Le manifestazioni con pochi aderenti hanno il loro vantaggio. Con poca gente si riesce a cogliere meglio le voci. Mentre mi aggiro discreta tra le persone, la prima frase interessante che sento è quella di un poliziotto che, guardandosi attorno, mormora tra i denti: “ Ma che cazz’é…?”. I suoi colleghi schierati in fila a pochi metri, senza che ce ne sia troppo bisogno, ci scrutano. Alcuni ridono. Altri, faccia dura e impassibile d’ordinanza. Che cosa sia questa manifestazione, il suo perché, al loro riflessivo collega, potrebbe spiegarlo una signora ucraina che mi sta a fianco e parla con un manifestante: “ Io sono della Crimea … lì per ordine di Kiev ci hanno tolto l’acqua. Un’ amica mi ha detto che la gente si affacciava alla finestra e sparavano contro. Perché la gente non vuole parlare di questo?
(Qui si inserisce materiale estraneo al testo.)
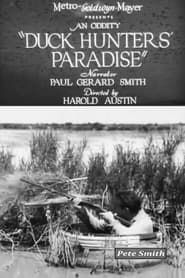 Duck Hunters' Paradise (1933)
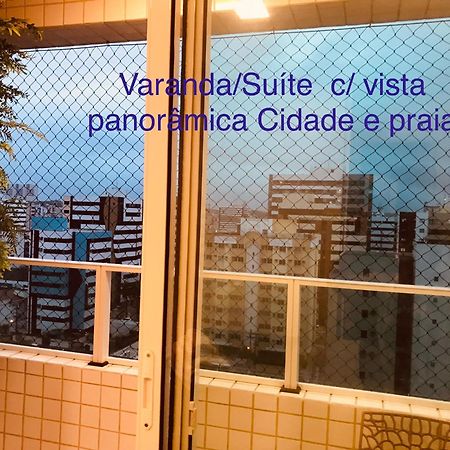Edf.Promenadeii Apto1009/Ponta Verde Maceió Екстериор снимка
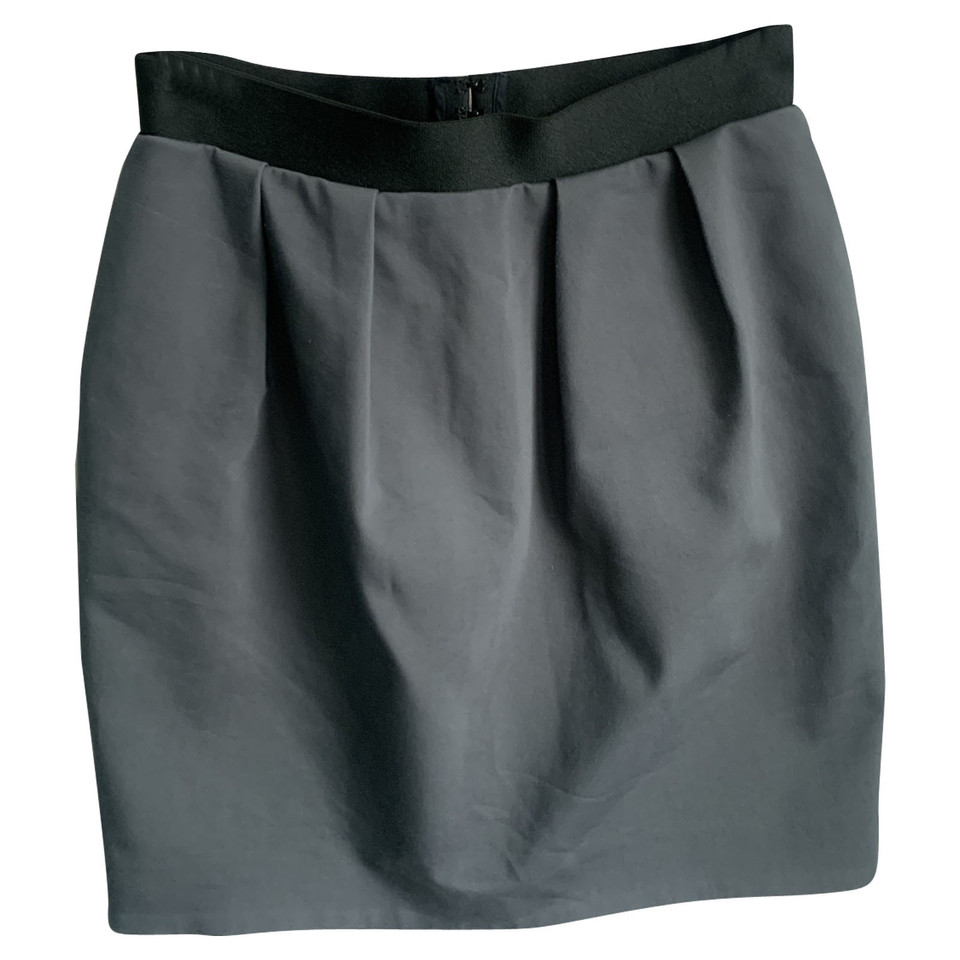 Cos Skirt in Grey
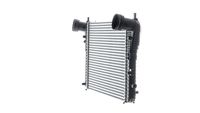 Thumbnail - Intercooler, inlaatluchtkoeler - CI161000P - MAHLE
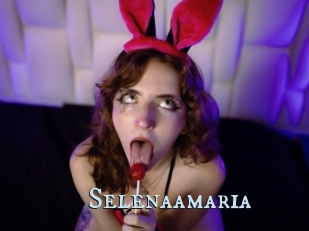 Selenaamaria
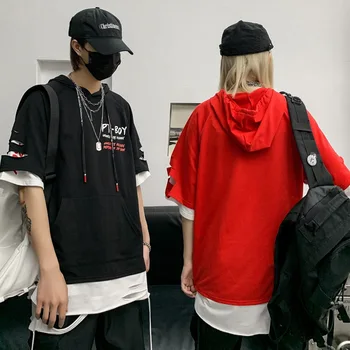 

Pornhub New fashion Print T-Shirts Streetwear Hip Hop Casual Short Sleeve Tees Women Men Hipster Summer Tops Reflective Tshirts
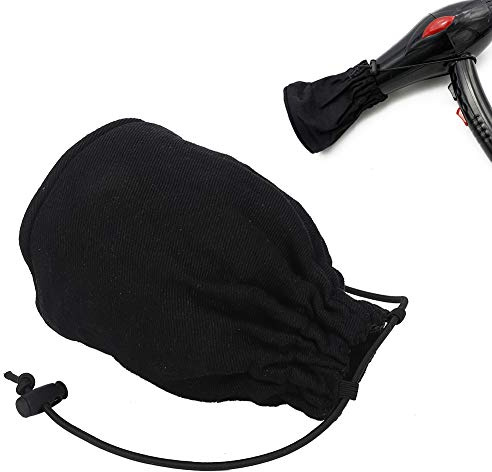 Diffuseur de Sèche-Cheveux en Tissu, Chaussettes de Sèche-Cheveux | Professionnelles Couverture, Universelle de Diffuseur de Souffleur de Cheveux Adaptée Aux Accessoires de Séchage des Cheveux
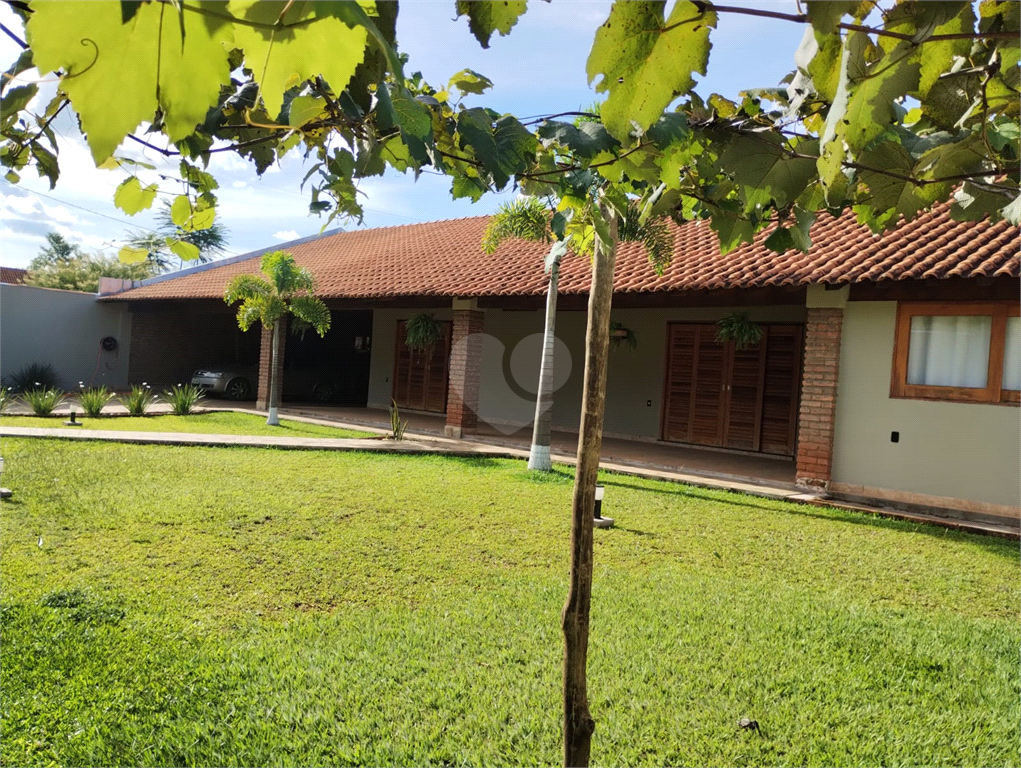 Venda Casa São Carlos Quinta Dos Buritis REO640655 16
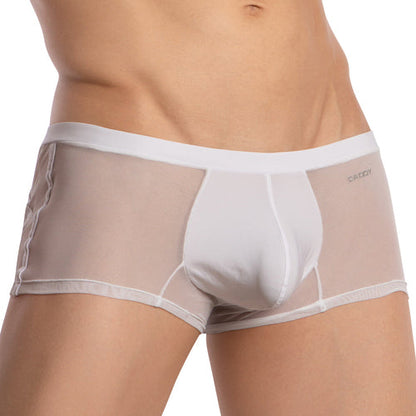 Daddy Enhanced Pouch Boxer Trunk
Se Kiev vuole andare in Europa, che ci vada, ma noi no, non lo vogliamo.”
Altro gruppetto, altra conversazione:
“Ma c’è qualche giornalista italiano?”
Risata e una parola: “Nessuno”.
Tra le categorie non pervenute, quella dei politici di spicco, impegnati molto probabilmente nella propaganda per un’ Europa a cui la gente che è qui non crede più.
Il corteo con in testa donne ucraine e russe che tengono in mano garofani rossi per le vittime di Odessa si avvicina ai poliziotti e chiede di poter avanzare di qualche metro, dopo che un funzionario sgattaiolato fuori dall’edificio dell’ambasciata ci urla: “ Viva l’Ucraina libera!”. Libera e nazista. Una serie di imprecazioni non gliele leva nessuno. Polizia irremovibile, fate il vostro minuto di silenzio e levate il disturbo, grazie.
Inizia lo sgombero e un vecchierello attacca bottone col suo dialetto strettissimo. Mi invento che sia bergamasco perché mi ricorda la parlata degli attori de L’albero degli zoccoli di Olmi:
“ Signorina, non siamo molti ma questo può essere un inizio ”. Gli sorrido: “Speriamo”.
Due ragazzi passano in Smart e ci guardano con aria interrogativa. Vedono la bandiera rossa e il guidatore si lascia allora andare, con aria soddisfatta: “Viva Hitler”. Del resto siamo pur sempre ai Parioli.